GIVEN PASSAGE START
College ROI Calculator
Last updated July 2, 2026
Return on investment for a college degree is the financial gain from earning the degree — measured as lifetime earnings attributable to the credential minus the total cost of obtaining it. FREOPP's analysis of nearly 53,000 programs found that the median bachelor's degree delivers an ROI of approximately $160,000 over a working lifetime, but the distribution is enormous. Engineering, computer science, nursing, and economics programs regularly deliver ROI above $500,000. Psychology, fine arts, and general humanities programs at expensive institutions often deliver negative ROI — meaning graduates earn less over their career than they would have without the degree, after accounting for debt, opportunity costs, and foregone earnings during enrollment.
GIVEN PASSAGE END
INFORMATION SUPPLIED START
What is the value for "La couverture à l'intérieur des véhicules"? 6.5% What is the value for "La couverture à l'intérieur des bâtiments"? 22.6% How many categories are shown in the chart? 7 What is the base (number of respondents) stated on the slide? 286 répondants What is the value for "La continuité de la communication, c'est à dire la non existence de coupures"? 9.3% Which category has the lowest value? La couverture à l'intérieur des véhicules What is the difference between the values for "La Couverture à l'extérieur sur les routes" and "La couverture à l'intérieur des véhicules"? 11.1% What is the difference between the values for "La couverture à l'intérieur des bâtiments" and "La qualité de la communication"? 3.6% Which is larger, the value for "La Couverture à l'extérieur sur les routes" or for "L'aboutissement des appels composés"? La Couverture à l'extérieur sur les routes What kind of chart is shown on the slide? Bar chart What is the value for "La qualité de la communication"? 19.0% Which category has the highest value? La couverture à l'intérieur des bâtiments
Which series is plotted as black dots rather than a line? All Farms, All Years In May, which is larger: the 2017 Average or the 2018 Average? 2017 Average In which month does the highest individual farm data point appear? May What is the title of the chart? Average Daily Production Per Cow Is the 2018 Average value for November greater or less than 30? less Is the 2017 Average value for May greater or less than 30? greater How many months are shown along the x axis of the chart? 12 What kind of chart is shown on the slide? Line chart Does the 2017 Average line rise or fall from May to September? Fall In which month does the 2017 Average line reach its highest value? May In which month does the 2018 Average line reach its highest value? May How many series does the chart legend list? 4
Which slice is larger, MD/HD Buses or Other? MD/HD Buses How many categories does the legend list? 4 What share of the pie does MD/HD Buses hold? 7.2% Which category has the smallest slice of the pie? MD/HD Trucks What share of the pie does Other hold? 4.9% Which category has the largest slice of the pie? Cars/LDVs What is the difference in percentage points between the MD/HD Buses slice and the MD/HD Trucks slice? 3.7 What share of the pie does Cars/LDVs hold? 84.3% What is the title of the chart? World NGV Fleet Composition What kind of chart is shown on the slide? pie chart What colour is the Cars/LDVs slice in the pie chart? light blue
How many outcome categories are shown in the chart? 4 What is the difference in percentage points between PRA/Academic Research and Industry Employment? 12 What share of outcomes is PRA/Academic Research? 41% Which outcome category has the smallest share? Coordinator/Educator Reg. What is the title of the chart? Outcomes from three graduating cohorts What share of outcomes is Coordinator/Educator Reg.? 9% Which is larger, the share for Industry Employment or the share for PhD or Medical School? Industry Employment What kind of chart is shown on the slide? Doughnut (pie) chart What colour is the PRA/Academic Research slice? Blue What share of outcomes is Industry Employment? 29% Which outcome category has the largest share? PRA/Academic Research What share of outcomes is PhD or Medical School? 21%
INFORMATION SUPPLIED END
WORK TASK 1: According to the college ROI calculator page, what ROI does the median bachelor's degree deliver over a working lifetime?
WORK TASK 2: Return the wording of the college ROI calculator page between "College ROI Calculator" and "earnings during enrollment.", inclusive.
WORK TASK 3: Carry the college ROI calculator page forward from its final sentence.

OUTPUT 1: Approximately $160,000.

OUTPUT 2:
College ROI Calculator
Last updated July 2, 2026
Return on investment for a college degree is the financial gain from earning the degree — measured as lifetime earnings attributable to the credential minus the total cost of obtaining it. FREOPP's analysis of nearly 53,000 programs found that the median bachelor's degree delivers an ROI of approximately $160,000 over a working lifetime, but the distribution is enormous. Engineering, computer science, nursing, and economics programs regularly deliver ROI above $500,000. Psychology, fine arts, and general humanities programs at expensive institutions often deliver negative ROI — meaning graduates earn less over their career than they would have without the degree, after accounting for debt, opportunity costs, and foregone earnings during enrollment.

OUTPUT 3:
The ROI calculation is specific to the combination of institution and major, not either factor alone. A nursing degree at a community college system with low tuition and high clinical placement rates can deliver superior ROI to the same major at an expensive private university. A business degree from a school with strong regional employer relationships may deliver better real-world outcomes than the same degree from a higher-ranked national school where the student has no geographic anchor. Starting salary is the most powerful driver of ROI — career choices that produce starting salaries above $65,000 recoup degree costs faster and deliver higher lifetime ROI regardless of school. For 2026, Class of 2026 NACE data puts engineering starting salaries at $81,198 and computer science at $81,535, both well above the all-major average.
Look up the median earnings 10 years after enrollment for your specific school and intended major using the federal College Scorecard at collegescorecard.ed.gov — this is the most data-grounded input for any college ROI calculation. If the earnings outcome for your program doesn't justify the cost you're being asked to pay, that is a financial signal worth taking seriously before enrolling.